Why are scrubbers so polluting?

Scrubbers help to reduce air pollution, thereby complying with rules introduced by the International Maritime Organization (IMO) in 2020.

But the sulphur they prevent from going into the atmosphere is absorbed by the water instead, leading to severe acidification, and pollutants such as heavy metals and toxic organic compounds.

To give a sense of the scale of the problem, there are more than 700 ships with scrubbers in the Baltic Sea according to Chalmers’ estimates, and around 5,000 of them globally. That’s about five per cent of the total global fleet and - since it tends to be ships with high fuel consumption that invest in scrubbers - this five per cent accounts for 25 per cent of the global demand for heavy fuel oil.

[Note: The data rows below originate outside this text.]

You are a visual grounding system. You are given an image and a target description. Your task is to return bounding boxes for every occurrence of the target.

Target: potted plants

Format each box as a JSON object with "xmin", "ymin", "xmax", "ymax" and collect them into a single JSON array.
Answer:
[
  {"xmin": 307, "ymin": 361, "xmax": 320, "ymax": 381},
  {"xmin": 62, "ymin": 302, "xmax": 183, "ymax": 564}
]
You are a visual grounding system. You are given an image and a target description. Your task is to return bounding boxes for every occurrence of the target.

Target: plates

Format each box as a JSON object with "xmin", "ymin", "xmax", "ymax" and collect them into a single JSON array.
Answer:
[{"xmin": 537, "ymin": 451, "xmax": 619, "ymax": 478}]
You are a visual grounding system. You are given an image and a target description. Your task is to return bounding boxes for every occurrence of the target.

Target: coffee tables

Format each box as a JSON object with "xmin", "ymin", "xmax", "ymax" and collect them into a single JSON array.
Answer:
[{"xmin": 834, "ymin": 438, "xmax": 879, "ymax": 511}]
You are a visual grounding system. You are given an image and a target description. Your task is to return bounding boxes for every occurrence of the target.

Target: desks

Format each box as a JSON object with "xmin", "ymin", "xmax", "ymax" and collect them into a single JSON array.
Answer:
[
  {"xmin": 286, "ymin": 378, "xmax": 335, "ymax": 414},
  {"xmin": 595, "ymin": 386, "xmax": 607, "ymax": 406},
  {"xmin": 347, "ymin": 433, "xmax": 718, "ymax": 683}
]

Discharge from ships with so-called scrubbers cause great damage to the Baltic Sea.
Discharge from ships with so-called scrubbers cause great damage to the Baltic Sea.Supplied: Chalmers

“From the industry's point of view, it is often stressed that shipping companies have acted in good faith by investing in technology that would solve the problem of sulphur content in air emissions and that they should not be penalised,” says Lunde Hermansson.

“Our calculations show that most investments have already been recouped and that this is no longer a valid argument.”

According to the researchers’ calculations, the majority of the shipping companies that invested in scrubbers have already broken even - and are, in fact, now profiting from the continued use of cheap fuel. The total surplus by the end of 2022 for all the 3,800 vessels they studied was €4.7 billion.

The €680 million sum for scrubber water damage in the Baltic Sea is based on models for willingness to pay to avoid marine environmental degradation. But it should be considered an underestimate, the researchers say, since direct costs tied to heavy fuel oil spills from ships using scrubbers were not included.

Nor are the multi-million euro costs for cleaning up disaster cases like the Marco Polo.

“If the scrubbers had not existed, no ships today would have been allowed to run on this dirty residual fuel,” Lunde Hermansson points out. “That is why the scrubber issue is highly relevant to push the shipping industry towards less negative environmental impact.”


Which countries have banned scrubber water discharges?

The new study comes amid heated discussion on a potential ban of scrubber water discharge.

The issue is on the agenda at multiple levels within the IMO, Chalmers notes, and is also being debated at the EU level as well as on national levels such as the Swedish Parliament.

Sweden is yet to decide whether it will ban the practice, which is already outlawed in some local areas such as the Port of Gothenburg.

Denmark has recently decided to ban scrubber water discharges in its territorial waters, within 12 nautical miles of the coast. It joins a number of other European countries to do so including Germany, France and Portugal.

In total, there is some kind of restriction or ban on scrubbers in 17 EU countries, the United Kingdom, and Norway.


“We now hope that the issue will also be given priority in the Swedish Parliament,” says Lunde Hermansson. “This is a low-hanging fruit where we can reduce our negative impact on the vital marine environment.”